Probability is a measure of the likeliness that an event will occur line_end
Probability is used to quantify an attitude of mind towards some proposition of whose truth we are not certain line_end
file_end
So my question is, what algorithm can work just fine here in this situation. What should I study to make such kind of program.
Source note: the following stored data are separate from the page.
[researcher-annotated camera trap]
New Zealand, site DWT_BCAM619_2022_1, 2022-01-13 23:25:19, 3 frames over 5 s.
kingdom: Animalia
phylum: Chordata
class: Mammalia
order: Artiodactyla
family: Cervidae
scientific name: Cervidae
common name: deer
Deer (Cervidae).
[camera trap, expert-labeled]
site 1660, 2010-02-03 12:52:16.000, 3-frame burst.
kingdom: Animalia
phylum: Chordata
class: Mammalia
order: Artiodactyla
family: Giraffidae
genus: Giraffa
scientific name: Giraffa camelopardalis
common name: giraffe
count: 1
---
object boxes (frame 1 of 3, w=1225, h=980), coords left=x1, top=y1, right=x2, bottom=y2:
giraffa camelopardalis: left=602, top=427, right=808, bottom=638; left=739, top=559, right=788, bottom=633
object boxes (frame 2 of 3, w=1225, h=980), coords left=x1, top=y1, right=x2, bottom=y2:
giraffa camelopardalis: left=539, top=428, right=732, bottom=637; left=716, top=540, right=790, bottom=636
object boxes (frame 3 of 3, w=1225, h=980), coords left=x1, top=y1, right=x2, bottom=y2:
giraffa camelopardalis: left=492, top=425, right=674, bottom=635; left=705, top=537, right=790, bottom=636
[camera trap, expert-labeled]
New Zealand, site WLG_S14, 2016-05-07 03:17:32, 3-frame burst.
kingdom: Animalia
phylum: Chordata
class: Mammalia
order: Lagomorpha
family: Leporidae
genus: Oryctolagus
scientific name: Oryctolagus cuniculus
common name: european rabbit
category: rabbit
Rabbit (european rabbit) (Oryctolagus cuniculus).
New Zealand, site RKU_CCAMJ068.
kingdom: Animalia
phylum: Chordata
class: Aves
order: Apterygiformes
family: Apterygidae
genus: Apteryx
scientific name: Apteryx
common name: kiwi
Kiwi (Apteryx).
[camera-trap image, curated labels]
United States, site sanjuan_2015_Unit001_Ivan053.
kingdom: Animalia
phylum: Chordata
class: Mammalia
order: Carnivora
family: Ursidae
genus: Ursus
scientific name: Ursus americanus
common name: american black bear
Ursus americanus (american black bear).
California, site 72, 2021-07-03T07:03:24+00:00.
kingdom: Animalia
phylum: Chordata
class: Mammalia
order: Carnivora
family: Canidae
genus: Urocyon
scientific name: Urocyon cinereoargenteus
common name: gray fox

Below is my C++ program.(I also did text processing using ruby to get the paragraph in current form with "line_end" and "file_end" but that's not where I am getting problem)
#include<iostream>
#include<algorithm>
#include<vector>
#include<set>
#include<map>
#include<string>
#define MP(X,Y) (make_pair<string,string>(X,Y))
using namespace std;
map<string, vector<string> > mind_map;
set<string> ignore_these_words;
set<pair<string,string> > already_discovered;
string black_list[] = {"and","is","are","was","for","the","a","an","or","under","up","over","beside","below",
"across","to","from","by","have","had","has","been","be","it","me","you"};
vector<string> current_sentence;
int main()
{
for(int i =0; i<(sizeof(black_list)/sizeof(black_list[0])) ; i++)
ignore_these_words.insert(black_list[i] );
while(1)
{
string input_word;
cin >> input_word;
if( ignore_these_words.find(input_word) != ignore_these_words.end() )
continue;
/* if the sentence end has been reached, then insert all pairs of combinations of words in the graph
for example if the sentence is "roses are red and beautiful", then it will try to insert the following pairs of edges
after ignoring "are" and "and" from the ignore list
(roses,red)
(roses,beautiful)
(red,beautiful)
*/
if(input_word == "line_end")
{
for(int i =0; i< current_sentence.size() ; i++)
for(int j = i+1; j < current_sentence.size(); j++)
/* if we have not discovered this connection earlier */
if( already_discovered.find( MP(current_sentence[i],current_sentence[j]) ) == already_discovered.end() )
{
mind_map[current_sentence[i]].push_back( current_sentence[j]);
already_discovered.insert(MP(current_sentence[i],current_sentence[j]) );
already_discovered.insert(MP(current_sentence[j],current_sentence[i] ) );
}
current_sentence.clear();
continue;
}
/* if the file end has been reached, then output the graph in dot format */
if( input_word == "file_end")
{
cout << "graph {"<<endl;
for( map<string,vector<string> >::iterator it = mind_map.begin(); it != mind_map.end(); ++it)
for( int i =0; i< (*it).second.size(); i++)
cout<<"\""<<(*it).first<<"\""<<" -- "<<"\""<<(*it).second[i]<<"\""<<endl;
cout<< "}"<<endl;
break;
}
current_sentence.push_back(input_word);
}
return 0;
}
Thanks in Advance :).And if someone have such kind of code, please give me.I want to make my study more productive by this.